(Rows from a spatial reasoning dataset)

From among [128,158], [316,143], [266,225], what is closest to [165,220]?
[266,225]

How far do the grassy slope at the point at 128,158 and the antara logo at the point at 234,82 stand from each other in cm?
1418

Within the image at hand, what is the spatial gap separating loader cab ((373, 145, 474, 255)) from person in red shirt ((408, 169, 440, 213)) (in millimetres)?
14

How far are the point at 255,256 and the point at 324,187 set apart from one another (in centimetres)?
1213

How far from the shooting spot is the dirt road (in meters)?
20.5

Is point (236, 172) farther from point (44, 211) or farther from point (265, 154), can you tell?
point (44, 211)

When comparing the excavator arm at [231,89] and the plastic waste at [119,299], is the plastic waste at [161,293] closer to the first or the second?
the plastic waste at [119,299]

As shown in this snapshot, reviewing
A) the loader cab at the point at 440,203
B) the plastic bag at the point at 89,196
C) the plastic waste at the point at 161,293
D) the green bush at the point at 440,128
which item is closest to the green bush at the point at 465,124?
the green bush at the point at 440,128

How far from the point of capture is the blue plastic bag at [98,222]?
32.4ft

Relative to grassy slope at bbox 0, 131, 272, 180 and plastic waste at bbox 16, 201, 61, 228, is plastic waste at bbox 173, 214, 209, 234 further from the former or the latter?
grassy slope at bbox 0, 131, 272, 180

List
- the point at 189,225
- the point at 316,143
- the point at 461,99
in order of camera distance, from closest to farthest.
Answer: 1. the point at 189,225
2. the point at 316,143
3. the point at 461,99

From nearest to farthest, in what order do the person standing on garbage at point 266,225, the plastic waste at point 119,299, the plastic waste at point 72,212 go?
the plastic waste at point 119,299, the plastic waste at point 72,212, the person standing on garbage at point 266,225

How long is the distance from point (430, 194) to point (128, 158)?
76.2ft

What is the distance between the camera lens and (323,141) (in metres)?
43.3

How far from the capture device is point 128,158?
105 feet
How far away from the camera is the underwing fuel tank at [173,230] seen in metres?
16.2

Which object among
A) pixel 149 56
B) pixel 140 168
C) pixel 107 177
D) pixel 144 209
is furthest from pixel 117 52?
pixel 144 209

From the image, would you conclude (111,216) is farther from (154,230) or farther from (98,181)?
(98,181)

PROBLEM TO SOLVE
Please return the data above exactly as given.

THE RESULT
From among [128,158], [316,143], [266,225], what is closest to [165,220]?
[266,225]

How far do the grassy slope at the point at 128,158 and the antara logo at the point at 234,82 stand from each other in cm?
1418

Within the image at hand, what is the spatial gap separating loader cab ((373, 145, 474, 255)) from person in red shirt ((408, 169, 440, 213)) (in millimetres)?
14

How far are the point at 255,256 and the point at 324,187 set apart from one another (in centimetres)?
1213

How far from the shooting spot is the dirt road (in meters)?
20.5

Is point (236, 172) farther from point (44, 211) or farther from point (265, 154), can you tell?
point (44, 211)

When comparing the excavator arm at [231,89] and the plastic waste at [119,299], is the plastic waste at [161,293] closer to the first or the second?
the plastic waste at [119,299]

As shown in this snapshot, reviewing
A) the loader cab at the point at 440,203
B) the plastic bag at the point at 89,196
C) the plastic waste at the point at 161,293
D) the green bush at the point at 440,128
which item is closest to the green bush at the point at 465,124?
the green bush at the point at 440,128

How far from the point of capture is the blue plastic bag at [98,222]?
32.4ft

Relative to grassy slope at bbox 0, 131, 272, 180 and plastic waste at bbox 16, 201, 61, 228, is plastic waste at bbox 173, 214, 209, 234 further from the former or the latter?
grassy slope at bbox 0, 131, 272, 180

List
- the point at 189,225
- the point at 316,143
- the point at 461,99
in order of camera distance, from closest to farthest.
Answer: 1. the point at 189,225
2. the point at 316,143
3. the point at 461,99

From nearest to farthest, in what order do the person standing on garbage at point 266,225, the plastic waste at point 119,299, the plastic waste at point 72,212 go?
the plastic waste at point 119,299, the plastic waste at point 72,212, the person standing on garbage at point 266,225

How long is the distance from point (430, 194) to point (128, 158)?
76.2ft

What is the distance between the camera lens and (323,141) (in metres)?
43.3

How far from the capture device is point 128,158?
105 feet
How far away from the camera is the underwing fuel tank at [173,230] seen in metres?
16.2

Which object among
A) pixel 149 56
B) pixel 140 168
C) pixel 107 177
D) pixel 144 209
is furthest from pixel 117 52?
pixel 144 209

From the image, would you conclude (111,216) is farther from (154,230) or farther from (98,181)?
(98,181)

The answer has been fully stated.